## What you will do
a – Reproduce everything in the hadd_cafana notes from "2. If combining" down to "be too difficult.".
b – List every command-line program mentioned by name in the hadd_cafana notes.

## Quoted text
Once the jobs are complete you can combine the results using hadd_cafana. This behaves exactly the same as regular hadd, except it can handle the TObjString contents in CAFAna output files that cause regular hadd problems. In particular, all it does is sum the various histograms, so you can only combine things where that does something sensible. This is true for regular Spectrum objects, and for PredictionNoExtrap. It's not true right now for e.g. MichelDecomp, but in general these problems can be resolved by changes in the serialization format of unsuitable classes.

Tips

  1. Make sure to run your hadd_cafana command on a BlueArc disk (preferably /nova/ana/users/$USER/...). Avoid using dCache (/pnfs/nova/...).
  2. If combining 1000 files, it is more efficient to run 10 incantations of hadd_cafana over a reasonable number of files (O100), and then combining them, versus running a single command over all 1000 files. This is because of a restriction on the number of simultaneous disk access requests allowed on dCache. Coding a simple bash/python script to do this shouldn't be too difficult.
  3. You can hadd_cafana over files in pnfs with
    hadd_cafana out.root `pnfs2xrootd /pnfs/.../in*.root`
    
  4. To view your log files, cat doesn't work from pnfs, but you can dccp the file to stdout, which has the same effect
    dccp /pnfs/.../log.txt -

## Entries shown
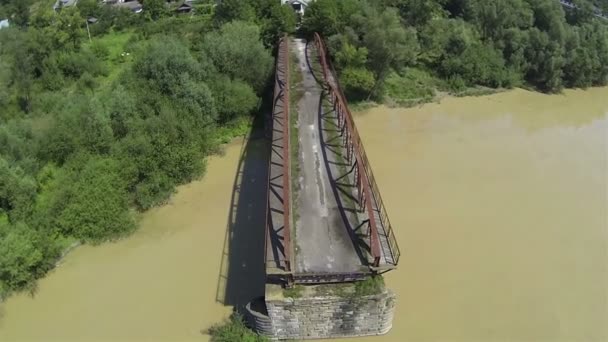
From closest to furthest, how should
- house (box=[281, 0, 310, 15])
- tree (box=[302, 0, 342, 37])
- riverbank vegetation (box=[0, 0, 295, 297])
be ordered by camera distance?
riverbank vegetation (box=[0, 0, 295, 297]) < tree (box=[302, 0, 342, 37]) < house (box=[281, 0, 310, 15])

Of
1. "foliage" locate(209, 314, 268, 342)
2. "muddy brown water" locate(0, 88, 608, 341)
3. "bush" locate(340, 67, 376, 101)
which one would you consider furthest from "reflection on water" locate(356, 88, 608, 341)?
"foliage" locate(209, 314, 268, 342)

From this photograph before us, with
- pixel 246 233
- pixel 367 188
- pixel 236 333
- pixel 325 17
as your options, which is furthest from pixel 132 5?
pixel 236 333

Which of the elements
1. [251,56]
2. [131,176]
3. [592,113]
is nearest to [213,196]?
[131,176]

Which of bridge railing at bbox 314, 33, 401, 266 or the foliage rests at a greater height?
bridge railing at bbox 314, 33, 401, 266

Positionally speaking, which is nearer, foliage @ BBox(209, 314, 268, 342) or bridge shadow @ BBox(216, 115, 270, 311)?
foliage @ BBox(209, 314, 268, 342)

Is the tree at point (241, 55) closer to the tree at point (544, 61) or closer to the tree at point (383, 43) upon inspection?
the tree at point (383, 43)

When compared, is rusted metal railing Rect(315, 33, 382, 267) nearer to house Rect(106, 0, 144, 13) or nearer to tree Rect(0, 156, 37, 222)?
tree Rect(0, 156, 37, 222)

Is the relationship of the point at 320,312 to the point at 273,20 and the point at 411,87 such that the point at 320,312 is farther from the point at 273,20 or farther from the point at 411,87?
the point at 273,20
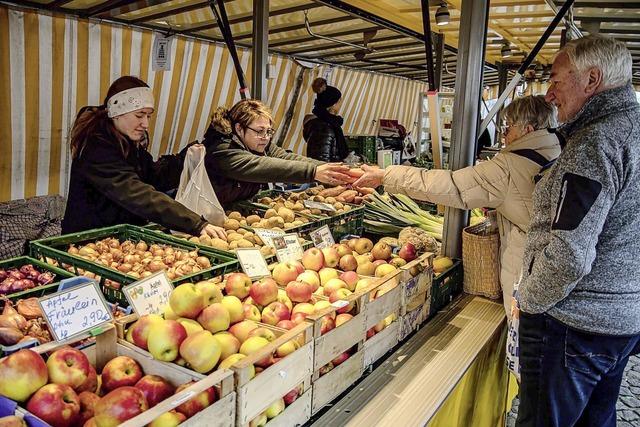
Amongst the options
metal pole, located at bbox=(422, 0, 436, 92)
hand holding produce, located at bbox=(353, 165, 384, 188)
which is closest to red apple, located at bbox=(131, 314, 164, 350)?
hand holding produce, located at bbox=(353, 165, 384, 188)

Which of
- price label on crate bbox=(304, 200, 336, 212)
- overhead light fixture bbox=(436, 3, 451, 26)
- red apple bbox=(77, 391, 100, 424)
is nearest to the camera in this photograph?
red apple bbox=(77, 391, 100, 424)

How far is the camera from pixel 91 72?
18.9 feet

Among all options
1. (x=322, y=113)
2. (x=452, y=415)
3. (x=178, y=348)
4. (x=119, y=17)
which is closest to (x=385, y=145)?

## Problem solutions
a –
2. If combining 1000 files, it is more efficient to run 10 incantations of hadd_cafana over a reasonable number of files (O100), and then combining them, versus running a single command over all 1000 files. This is because of a restriction on the number of simultaneous disk access requests allowed on dCache. Coding a simple bash/python script to do this shouldn't be too difficult.

b –
hadd_cafana
hadd
pnfs2xrootd
cat
dccp